### REQUIREMENTS
Rewrite the material below as a numbered list, one line per entry, leaving out any blank lines.

*-*-*

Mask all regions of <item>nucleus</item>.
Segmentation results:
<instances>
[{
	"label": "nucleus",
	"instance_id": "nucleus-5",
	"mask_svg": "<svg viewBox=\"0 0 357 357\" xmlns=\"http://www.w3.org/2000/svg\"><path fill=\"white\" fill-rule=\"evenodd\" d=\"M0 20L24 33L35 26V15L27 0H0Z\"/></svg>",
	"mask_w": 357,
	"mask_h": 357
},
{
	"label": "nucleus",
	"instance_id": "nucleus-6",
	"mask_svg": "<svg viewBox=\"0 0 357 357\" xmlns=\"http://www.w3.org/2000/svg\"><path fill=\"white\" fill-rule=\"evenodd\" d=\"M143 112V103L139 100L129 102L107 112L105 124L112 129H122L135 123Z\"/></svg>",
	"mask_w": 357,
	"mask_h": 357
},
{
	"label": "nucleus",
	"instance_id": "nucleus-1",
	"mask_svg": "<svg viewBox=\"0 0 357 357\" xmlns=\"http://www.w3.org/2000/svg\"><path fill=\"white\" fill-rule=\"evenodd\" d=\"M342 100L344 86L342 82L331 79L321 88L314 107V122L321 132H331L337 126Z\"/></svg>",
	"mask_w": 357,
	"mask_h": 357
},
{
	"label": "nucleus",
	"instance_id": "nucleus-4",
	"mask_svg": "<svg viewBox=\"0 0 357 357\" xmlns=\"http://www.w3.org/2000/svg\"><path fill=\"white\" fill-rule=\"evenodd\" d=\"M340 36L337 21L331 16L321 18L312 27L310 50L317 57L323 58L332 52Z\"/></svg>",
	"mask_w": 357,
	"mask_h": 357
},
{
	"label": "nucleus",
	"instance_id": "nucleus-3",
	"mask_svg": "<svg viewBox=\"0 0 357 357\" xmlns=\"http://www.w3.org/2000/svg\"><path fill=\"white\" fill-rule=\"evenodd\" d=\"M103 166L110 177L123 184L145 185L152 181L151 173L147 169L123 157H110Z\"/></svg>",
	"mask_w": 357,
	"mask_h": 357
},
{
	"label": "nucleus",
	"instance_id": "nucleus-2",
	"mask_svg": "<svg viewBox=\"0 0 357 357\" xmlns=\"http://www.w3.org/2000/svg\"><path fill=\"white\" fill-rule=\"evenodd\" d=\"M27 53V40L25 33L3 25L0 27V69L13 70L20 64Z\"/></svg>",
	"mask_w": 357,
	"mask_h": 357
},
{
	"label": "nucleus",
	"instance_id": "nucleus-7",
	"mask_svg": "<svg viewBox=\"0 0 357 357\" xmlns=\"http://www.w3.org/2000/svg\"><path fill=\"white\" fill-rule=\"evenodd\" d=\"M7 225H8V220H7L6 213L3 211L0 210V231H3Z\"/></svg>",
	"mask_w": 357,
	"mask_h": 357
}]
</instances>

*-*-*

### ANSWER TO THIS TASK
1. Mask all regions of <item>nucleus</item>.
2. Segmentation results:
3. <instances>
4. [{
5. 	"label": "nucleus",
6. 	"instance_id": "nucleus-5",
7. 	"mask_svg": "<svg viewBox=\"0 0 357 357\" xmlns=\"http://www.w3.org/2000/svg\"><path fill=\"white\" fill-rule=\"evenodd\" d=\"M0 20L24 33L35 26V15L27 0H0Z\"/></svg>",
8. 	"mask_w": 357,
9. 	"mask_h": 357
10. },
11. {
12. 	"label": "nucleus",
13. 	"instance_id": "nucleus-6",
14. 	"mask_svg": "<svg viewBox=\"0 0 357 357\" xmlns=\"http://www.w3.org/2000/svg\"><path fill=\"white\" fill-rule=\"evenodd\" d=\"M143 112V103L139 100L129 102L107 112L105 124L112 129H122L135 123Z\"/></svg>",
15. 	"mask_w": 357,
16. 	"mask_h": 357
17. },
18. {
19. 	"label": "nucleus",
20. 	"instance_id": "nucleus-1",
21. 	"mask_svg": "<svg viewBox=\"0 0 357 357\" xmlns=\"http://www.w3.org/2000/svg\"><path fill=\"white\" fill-rule=\"evenodd\" d=\"M342 100L344 86L342 82L331 79L321 88L314 107V122L321 132H331L337 126Z\"/></svg>",
22. 	"mask_w": 357,
23. 	"mask_h": 357
24. },
25. {
26. 	"label": "nucleus",
27. 	"instance_id": "nucleus-4",
28. 	"mask_svg": "<svg viewBox=\"0 0 357 357\" xmlns=\"http://www.w3.org/2000/svg\"><path fill=\"white\" fill-rule=\"evenodd\" d=\"M340 36L337 21L331 16L321 18L312 27L310 50L317 57L323 58L332 52Z\"/></svg>",
29. 	"mask_w": 357,
30. 	"mask_h": 357
31. },
32. {
33. 	"label": "nucleus",
34. 	"instance_id": "nucleus-3",
35. 	"mask_svg": "<svg viewBox=\"0 0 357 357\" xmlns=\"http://www.w3.org/2000/svg\"><path fill=\"white\" fill-rule=\"evenodd\" d=\"M103 166L110 177L123 184L145 185L152 181L151 173L147 169L123 157H110Z\"/></svg>",
36. 	"mask_w": 357,
37. 	"mask_h": 357
38. },
39. {
40. 	"label": "nucleus",
41. 	"instance_id": "nucleus-2",
42. 	"mask_svg": "<svg viewBox=\"0 0 357 357\" xmlns=\"http://www.w3.org/2000/svg\"><path fill=\"white\" fill-rule=\"evenodd\" d=\"M27 53V40L25 33L3 25L0 27V69L13 70L20 64Z\"/></svg>",
43. 	"mask_w": 357,
44. 	"mask_h": 357
45. },
46. {
47. 	"label": "nucleus",
48. 	"instance_id": "nucleus-7",
49. 	"mask_svg": "<svg viewBox=\"0 0 357 357\" xmlns=\"http://www.w3.org/2000/svg\"><path fill=\"white\" fill-rule=\"evenodd\" d=\"M7 225H8V220H7L6 213L3 211L0 210V231H3Z\"/></svg>",
50. 	"mask_w": 357,
51. 	"mask_h": 357
52. }]
53. </instances>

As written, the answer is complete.